Written task | With the line containing "How far is [330,710] from the viewpoint?" as the first line and the last line of the records as the final one, reproduce that range exactly.

START Data records

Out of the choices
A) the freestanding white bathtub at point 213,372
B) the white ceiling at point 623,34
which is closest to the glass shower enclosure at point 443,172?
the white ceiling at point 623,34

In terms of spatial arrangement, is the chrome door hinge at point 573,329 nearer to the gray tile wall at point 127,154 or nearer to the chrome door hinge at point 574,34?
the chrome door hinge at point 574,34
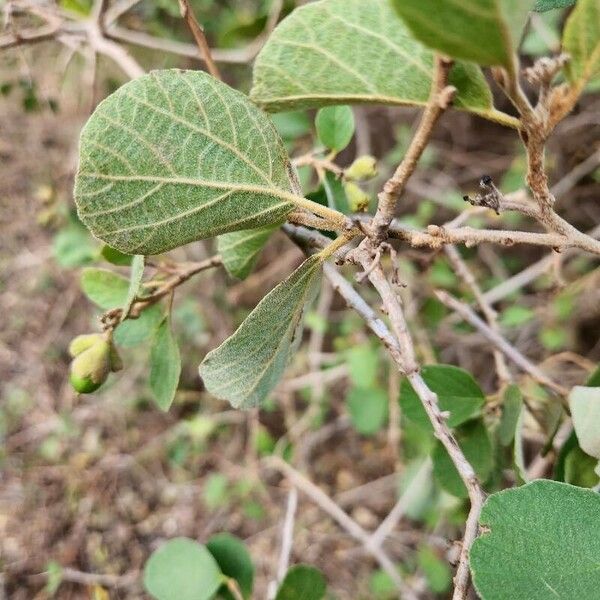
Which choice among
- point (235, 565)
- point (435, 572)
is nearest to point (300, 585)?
point (235, 565)

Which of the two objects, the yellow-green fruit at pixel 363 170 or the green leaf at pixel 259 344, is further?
the yellow-green fruit at pixel 363 170

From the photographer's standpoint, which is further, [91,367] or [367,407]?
[367,407]

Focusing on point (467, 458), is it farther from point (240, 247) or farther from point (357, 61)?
point (357, 61)

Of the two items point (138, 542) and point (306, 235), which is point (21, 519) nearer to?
point (138, 542)

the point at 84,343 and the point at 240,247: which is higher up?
the point at 240,247

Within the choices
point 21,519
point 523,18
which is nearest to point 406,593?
point 523,18

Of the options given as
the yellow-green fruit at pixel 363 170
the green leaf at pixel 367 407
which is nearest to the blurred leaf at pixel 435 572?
the green leaf at pixel 367 407

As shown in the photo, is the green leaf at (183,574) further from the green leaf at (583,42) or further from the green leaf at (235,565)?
the green leaf at (583,42)
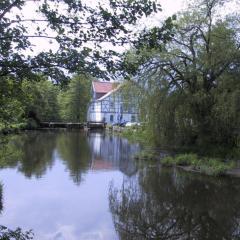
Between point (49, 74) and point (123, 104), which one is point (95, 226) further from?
point (123, 104)

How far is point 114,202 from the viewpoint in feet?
47.5

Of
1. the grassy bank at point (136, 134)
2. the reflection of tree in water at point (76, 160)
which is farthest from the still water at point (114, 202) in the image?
the grassy bank at point (136, 134)

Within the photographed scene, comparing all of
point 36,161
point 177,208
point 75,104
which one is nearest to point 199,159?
point 177,208

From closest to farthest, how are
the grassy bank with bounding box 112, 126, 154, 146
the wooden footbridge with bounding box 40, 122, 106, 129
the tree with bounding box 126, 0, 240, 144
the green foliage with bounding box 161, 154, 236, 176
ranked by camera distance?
the green foliage with bounding box 161, 154, 236, 176 → the tree with bounding box 126, 0, 240, 144 → the grassy bank with bounding box 112, 126, 154, 146 → the wooden footbridge with bounding box 40, 122, 106, 129

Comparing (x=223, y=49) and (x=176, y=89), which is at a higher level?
(x=223, y=49)

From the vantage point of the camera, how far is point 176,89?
24.0 meters

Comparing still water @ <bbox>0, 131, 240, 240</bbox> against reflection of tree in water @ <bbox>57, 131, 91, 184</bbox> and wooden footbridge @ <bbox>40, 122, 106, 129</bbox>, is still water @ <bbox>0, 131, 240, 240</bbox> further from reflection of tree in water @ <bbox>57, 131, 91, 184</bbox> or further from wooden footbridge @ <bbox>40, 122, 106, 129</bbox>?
wooden footbridge @ <bbox>40, 122, 106, 129</bbox>

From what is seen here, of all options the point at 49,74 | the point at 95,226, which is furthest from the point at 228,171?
the point at 49,74

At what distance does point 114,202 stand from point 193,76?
11401 millimetres

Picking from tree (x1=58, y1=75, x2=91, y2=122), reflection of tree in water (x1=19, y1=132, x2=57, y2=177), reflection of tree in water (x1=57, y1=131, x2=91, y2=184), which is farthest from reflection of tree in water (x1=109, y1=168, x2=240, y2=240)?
tree (x1=58, y1=75, x2=91, y2=122)

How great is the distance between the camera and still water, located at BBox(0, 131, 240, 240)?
11.2 meters

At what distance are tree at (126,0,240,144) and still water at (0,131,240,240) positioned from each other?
299 cm

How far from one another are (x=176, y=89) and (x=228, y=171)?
614 cm

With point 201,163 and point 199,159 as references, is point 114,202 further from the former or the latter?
point 199,159
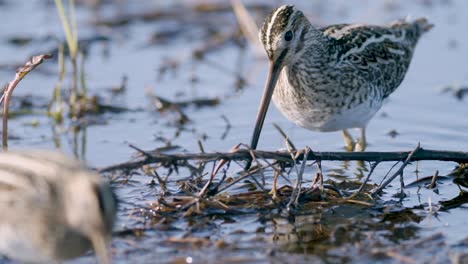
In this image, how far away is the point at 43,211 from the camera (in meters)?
4.68

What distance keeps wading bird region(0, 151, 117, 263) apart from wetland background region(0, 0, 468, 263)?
635mm

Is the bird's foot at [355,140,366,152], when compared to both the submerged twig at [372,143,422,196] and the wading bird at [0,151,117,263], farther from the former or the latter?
the wading bird at [0,151,117,263]

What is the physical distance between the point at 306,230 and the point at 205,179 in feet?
3.66

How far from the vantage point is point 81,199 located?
4.45 metres

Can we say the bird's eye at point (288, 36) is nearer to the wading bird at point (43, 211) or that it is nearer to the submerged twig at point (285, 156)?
the submerged twig at point (285, 156)

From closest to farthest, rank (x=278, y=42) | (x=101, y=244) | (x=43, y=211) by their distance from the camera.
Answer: (x=101, y=244)
(x=43, y=211)
(x=278, y=42)

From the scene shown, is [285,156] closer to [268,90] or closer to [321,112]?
[268,90]

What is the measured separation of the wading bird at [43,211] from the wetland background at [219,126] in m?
0.63

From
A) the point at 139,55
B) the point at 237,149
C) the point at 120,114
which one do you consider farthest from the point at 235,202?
the point at 139,55

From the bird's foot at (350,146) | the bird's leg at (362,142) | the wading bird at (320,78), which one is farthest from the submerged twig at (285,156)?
the bird's foot at (350,146)

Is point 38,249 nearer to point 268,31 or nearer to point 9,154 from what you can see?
point 9,154

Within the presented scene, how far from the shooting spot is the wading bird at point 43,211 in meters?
4.60

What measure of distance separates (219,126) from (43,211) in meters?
3.82

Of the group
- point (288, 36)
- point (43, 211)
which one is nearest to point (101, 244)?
point (43, 211)
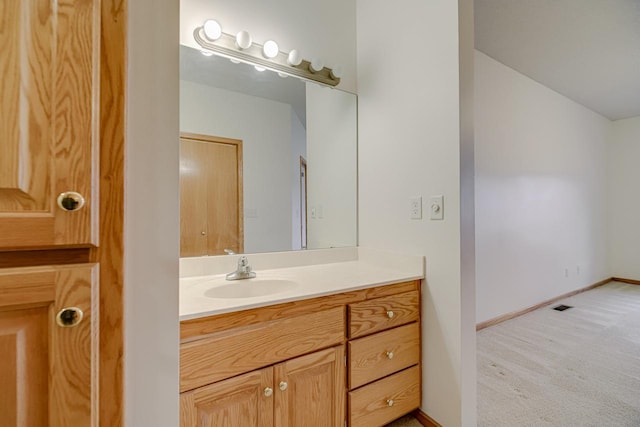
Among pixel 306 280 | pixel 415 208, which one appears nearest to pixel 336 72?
pixel 415 208

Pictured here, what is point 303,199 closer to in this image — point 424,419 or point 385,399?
point 385,399

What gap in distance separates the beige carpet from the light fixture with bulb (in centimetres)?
223

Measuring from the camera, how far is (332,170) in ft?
6.35

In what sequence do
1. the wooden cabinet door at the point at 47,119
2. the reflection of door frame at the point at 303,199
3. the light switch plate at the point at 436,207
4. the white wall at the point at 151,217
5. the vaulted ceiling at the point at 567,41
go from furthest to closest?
the vaulted ceiling at the point at 567,41, the reflection of door frame at the point at 303,199, the light switch plate at the point at 436,207, the white wall at the point at 151,217, the wooden cabinet door at the point at 47,119

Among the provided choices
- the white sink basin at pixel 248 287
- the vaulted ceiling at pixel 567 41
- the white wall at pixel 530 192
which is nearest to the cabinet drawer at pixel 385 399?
the white sink basin at pixel 248 287

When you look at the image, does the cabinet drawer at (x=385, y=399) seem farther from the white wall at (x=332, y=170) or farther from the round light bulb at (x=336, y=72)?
the round light bulb at (x=336, y=72)

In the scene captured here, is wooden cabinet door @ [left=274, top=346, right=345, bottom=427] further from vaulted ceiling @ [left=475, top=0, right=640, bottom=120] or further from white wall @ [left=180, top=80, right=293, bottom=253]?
vaulted ceiling @ [left=475, top=0, right=640, bottom=120]

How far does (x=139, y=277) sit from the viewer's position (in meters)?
0.62

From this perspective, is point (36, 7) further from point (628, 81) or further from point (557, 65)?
point (628, 81)

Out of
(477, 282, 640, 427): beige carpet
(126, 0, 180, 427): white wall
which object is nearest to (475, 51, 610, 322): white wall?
(477, 282, 640, 427): beige carpet

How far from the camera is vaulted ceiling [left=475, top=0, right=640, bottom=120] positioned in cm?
199

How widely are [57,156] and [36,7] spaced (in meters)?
0.28

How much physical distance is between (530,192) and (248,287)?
3.13 metres

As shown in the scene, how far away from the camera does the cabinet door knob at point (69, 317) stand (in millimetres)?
514
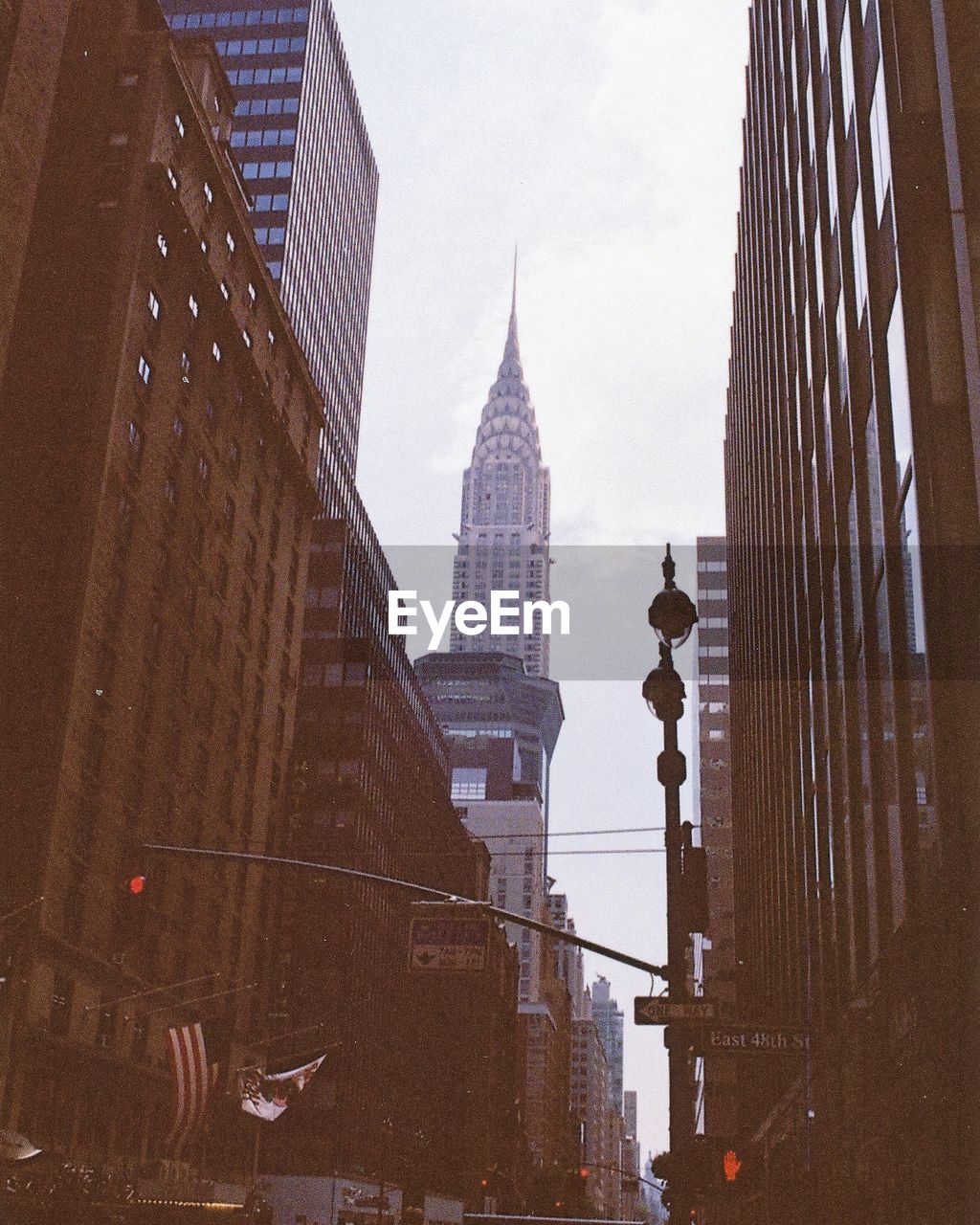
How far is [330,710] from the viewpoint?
101750 millimetres

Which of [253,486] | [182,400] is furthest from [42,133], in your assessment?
[253,486]

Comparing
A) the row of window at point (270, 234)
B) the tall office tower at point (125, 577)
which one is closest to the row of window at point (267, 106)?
the row of window at point (270, 234)

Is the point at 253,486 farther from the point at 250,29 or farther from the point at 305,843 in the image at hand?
the point at 250,29

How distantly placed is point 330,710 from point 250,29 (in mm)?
65049

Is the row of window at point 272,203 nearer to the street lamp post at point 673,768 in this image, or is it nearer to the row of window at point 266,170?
the row of window at point 266,170

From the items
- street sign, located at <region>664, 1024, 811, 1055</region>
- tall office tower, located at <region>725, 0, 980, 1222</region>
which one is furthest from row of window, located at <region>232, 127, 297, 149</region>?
street sign, located at <region>664, 1024, 811, 1055</region>

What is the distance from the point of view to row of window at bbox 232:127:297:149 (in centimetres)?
11700

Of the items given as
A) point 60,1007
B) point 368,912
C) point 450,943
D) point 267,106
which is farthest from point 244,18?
point 450,943

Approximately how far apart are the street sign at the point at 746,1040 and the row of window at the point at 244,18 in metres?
123

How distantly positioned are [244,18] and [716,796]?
89538 millimetres

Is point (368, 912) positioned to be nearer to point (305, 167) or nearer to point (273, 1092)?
point (273, 1092)

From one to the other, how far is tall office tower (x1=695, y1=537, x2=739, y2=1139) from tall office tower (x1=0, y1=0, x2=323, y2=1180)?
46709 mm

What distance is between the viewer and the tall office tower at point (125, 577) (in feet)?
177

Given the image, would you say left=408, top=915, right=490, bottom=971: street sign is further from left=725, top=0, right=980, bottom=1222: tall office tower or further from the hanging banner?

END Data records

Exercise answer |
How far is [330,710] from the viewpoint?
101750 millimetres

Which of [253,486] | [182,400] is furthest from [42,133], in your assessment?
[253,486]

Comparing
A) the row of window at point (270, 234)
B) the tall office tower at point (125, 577)
which one is closest to the row of window at point (267, 106)?
the row of window at point (270, 234)

Is the point at 253,486 farther from the point at 250,29 or farther from the point at 305,843 in the image at hand?
the point at 250,29

How distantly placed is point 330,710 from point 250,29 (in mm)?
65049

Is the row of window at point 272,203 nearer to the street lamp post at point 673,768 in this image, or is it nearer to the row of window at point 266,170?
the row of window at point 266,170

From the items
- street sign, located at <region>664, 1024, 811, 1055</region>
- tall office tower, located at <region>725, 0, 980, 1222</region>
which one is furthest from row of window, located at <region>232, 127, 297, 149</region>?
street sign, located at <region>664, 1024, 811, 1055</region>

What is the distance from the point of view to row of window at bbox 232:127:297:149 (in centimetres)?
11700

Of the items given as
A) point 60,1007
B) point 368,912
C) point 450,943
D) point 267,106
which is farthest from point 244,18?
point 450,943

Approximately how far apart are the street sign at the point at 746,1040 and the row of window at the point at 244,18 in metres?
123

How distantly positioned are [244,18] and [716,796]?
89538 millimetres

Is point (368, 912) positioned to be nearer to point (305, 167) or nearer to point (273, 1092)?
point (273, 1092)

From one to the other, how far is tall office tower (x1=695, y1=537, x2=739, y2=1139) from tall office tower (x1=0, y1=0, x2=323, y2=1180)?
46709 mm

What distance is between the viewer and the tall office tower at point (125, 577) (in feet)?
177

Given the image, would you say left=408, top=915, right=490, bottom=971: street sign is further from left=725, top=0, right=980, bottom=1222: tall office tower or further from the hanging banner?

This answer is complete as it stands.